[start Supplied records]

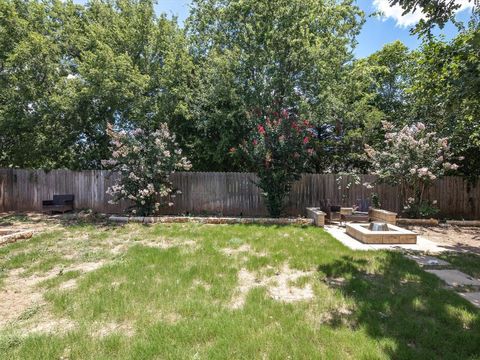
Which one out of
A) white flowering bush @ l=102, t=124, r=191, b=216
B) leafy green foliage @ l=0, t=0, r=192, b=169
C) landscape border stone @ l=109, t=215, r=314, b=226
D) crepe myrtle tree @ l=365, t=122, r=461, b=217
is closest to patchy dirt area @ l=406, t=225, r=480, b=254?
crepe myrtle tree @ l=365, t=122, r=461, b=217

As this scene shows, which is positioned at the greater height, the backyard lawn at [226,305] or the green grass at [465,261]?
the backyard lawn at [226,305]

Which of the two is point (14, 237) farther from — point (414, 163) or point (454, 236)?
point (414, 163)

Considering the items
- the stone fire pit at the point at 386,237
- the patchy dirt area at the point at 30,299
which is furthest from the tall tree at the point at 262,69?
the patchy dirt area at the point at 30,299

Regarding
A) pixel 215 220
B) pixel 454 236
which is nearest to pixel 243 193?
pixel 215 220

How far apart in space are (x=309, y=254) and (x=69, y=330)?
4087 mm

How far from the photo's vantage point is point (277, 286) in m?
4.20

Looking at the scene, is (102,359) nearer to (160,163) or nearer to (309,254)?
(309,254)

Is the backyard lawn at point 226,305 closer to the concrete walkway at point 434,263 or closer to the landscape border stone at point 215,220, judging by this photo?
the concrete walkway at point 434,263

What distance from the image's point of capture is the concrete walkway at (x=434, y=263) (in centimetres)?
412

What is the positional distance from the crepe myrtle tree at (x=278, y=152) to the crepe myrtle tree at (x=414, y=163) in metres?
2.83

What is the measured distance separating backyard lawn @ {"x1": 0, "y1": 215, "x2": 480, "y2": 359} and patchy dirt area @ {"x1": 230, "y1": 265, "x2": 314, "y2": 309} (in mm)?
16

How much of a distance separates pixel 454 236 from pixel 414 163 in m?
2.63

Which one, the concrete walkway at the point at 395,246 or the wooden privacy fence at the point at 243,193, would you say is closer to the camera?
the concrete walkway at the point at 395,246

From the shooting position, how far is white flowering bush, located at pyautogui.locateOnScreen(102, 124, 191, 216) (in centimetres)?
964
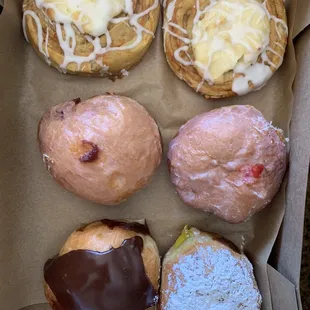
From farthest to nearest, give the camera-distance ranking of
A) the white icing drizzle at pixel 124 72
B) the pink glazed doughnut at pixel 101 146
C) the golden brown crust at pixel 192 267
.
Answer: the white icing drizzle at pixel 124 72
the golden brown crust at pixel 192 267
the pink glazed doughnut at pixel 101 146

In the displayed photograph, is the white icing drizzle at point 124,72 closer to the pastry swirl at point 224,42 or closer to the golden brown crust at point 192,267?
the pastry swirl at point 224,42

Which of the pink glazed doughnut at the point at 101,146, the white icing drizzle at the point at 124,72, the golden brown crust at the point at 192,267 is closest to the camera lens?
the pink glazed doughnut at the point at 101,146

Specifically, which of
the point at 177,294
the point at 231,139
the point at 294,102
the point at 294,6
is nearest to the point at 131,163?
the point at 231,139

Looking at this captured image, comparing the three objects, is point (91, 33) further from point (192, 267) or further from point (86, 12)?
point (192, 267)

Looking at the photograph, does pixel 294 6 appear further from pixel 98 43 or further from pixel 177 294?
pixel 177 294

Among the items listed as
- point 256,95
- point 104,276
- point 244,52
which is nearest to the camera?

[end Supplied records]

Lay out every line of the material above as a JSON list of strings, one string per line, with blank lines dropped. Leave out the picture lines.

Solution to this problem:
[
  "Which one out of",
  "A) white flowering bush @ l=102, t=124, r=191, b=216",
  "B) leafy green foliage @ l=0, t=0, r=192, b=169",
  "C) landscape border stone @ l=109, t=215, r=314, b=226",
  "D) crepe myrtle tree @ l=365, t=122, r=461, b=217",
  "is closest to patchy dirt area @ l=406, t=225, r=480, b=254?",
  "crepe myrtle tree @ l=365, t=122, r=461, b=217",
  "As this scene shows, which is positioned at the greater height, the backyard lawn at [226,305] or the green grass at [465,261]?",
  "the backyard lawn at [226,305]",
  "Which of the two is point (14, 237) farther from — point (414, 163) or point (454, 236)?",
  "point (414, 163)",
  "Considering the items",
  "- the stone fire pit at the point at 386,237",
  "- the patchy dirt area at the point at 30,299",
  "which is furthest from the tall tree at the point at 262,69?",
  "the patchy dirt area at the point at 30,299",
  "Regarding",
  "A) pixel 215 220",
  "B) pixel 454 236",
  "which is nearest to pixel 243 193?",
  "pixel 215 220",
  "How far apart in space are (x=309, y=254) and (x=69, y=330)?",
  "4087 mm",
  "How far from the photo's vantage point is point (277, 286) in m?",
  "4.20",
  "Looking at the scene, is (102,359) nearer to (160,163) or nearer to (309,254)?",
  "(309,254)",
  "Is the backyard lawn at point 226,305 closer to the concrete walkway at point 434,263 or closer to the landscape border stone at point 215,220, judging by this photo?",
  "the concrete walkway at point 434,263",
  "What distance from the image's point of capture is the concrete walkway at (x=434, y=263) (in centimetres)?",
  "412",
  "What is the positional distance from the crepe myrtle tree at (x=278, y=152) to the crepe myrtle tree at (x=414, y=163) in metres?",
  "2.83",
  "What is the measured distance separating backyard lawn @ {\"x1\": 0, \"y1\": 215, \"x2\": 480, \"y2\": 359} and patchy dirt area @ {\"x1\": 230, \"y1\": 265, \"x2\": 314, \"y2\": 309} (in mm)?",
  "16",
  "How much of a distance separates pixel 454 236 from pixel 414 163 in m?",
  "2.63",
  "Which one, the concrete walkway at the point at 395,246 or the wooden privacy fence at the point at 243,193, would you say is closer to the camera?",
  "the concrete walkway at the point at 395,246",
  "From the shooting position, how far is white flowering bush, located at pyautogui.locateOnScreen(102, 124, 191, 216) (in centimetres)?",
  "964",
  "From farthest to nearest, give the camera-distance ranking of",
  "A) the white icing drizzle at pixel 124 72",
  "B) the pink glazed doughnut at pixel 101 146",
  "C) the golden brown crust at pixel 192 267",
  ".",
  "Answer: the white icing drizzle at pixel 124 72",
  "the golden brown crust at pixel 192 267",
  "the pink glazed doughnut at pixel 101 146",
  "In the displayed photograph, is the white icing drizzle at point 124,72 closer to the pastry swirl at point 224,42 or closer to the golden brown crust at point 192,267?",
  "the pastry swirl at point 224,42",
  "Which of the pink glazed doughnut at the point at 101,146, the white icing drizzle at the point at 124,72, the golden brown crust at the point at 192,267 is closest to the camera lens?",
  "the pink glazed doughnut at the point at 101,146",
  "Specifically, which of",
  "the point at 177,294",
  "the point at 231,139",
  "the point at 294,102",
  "the point at 294,6",
  "is nearest to the point at 131,163?",
  "the point at 231,139",
  "Looking at this captured image, comparing the three objects, is point (91, 33) further from point (192, 267) or further from point (86, 12)?",
  "point (192, 267)",
  "Looking at the photograph, does pixel 294 6 appear further from pixel 98 43 or further from pixel 177 294?",
  "pixel 177 294",
  "Among the items listed as",
  "- point 256,95",
  "- point 104,276",
  "- point 244,52",
  "which is nearest to the camera?"
]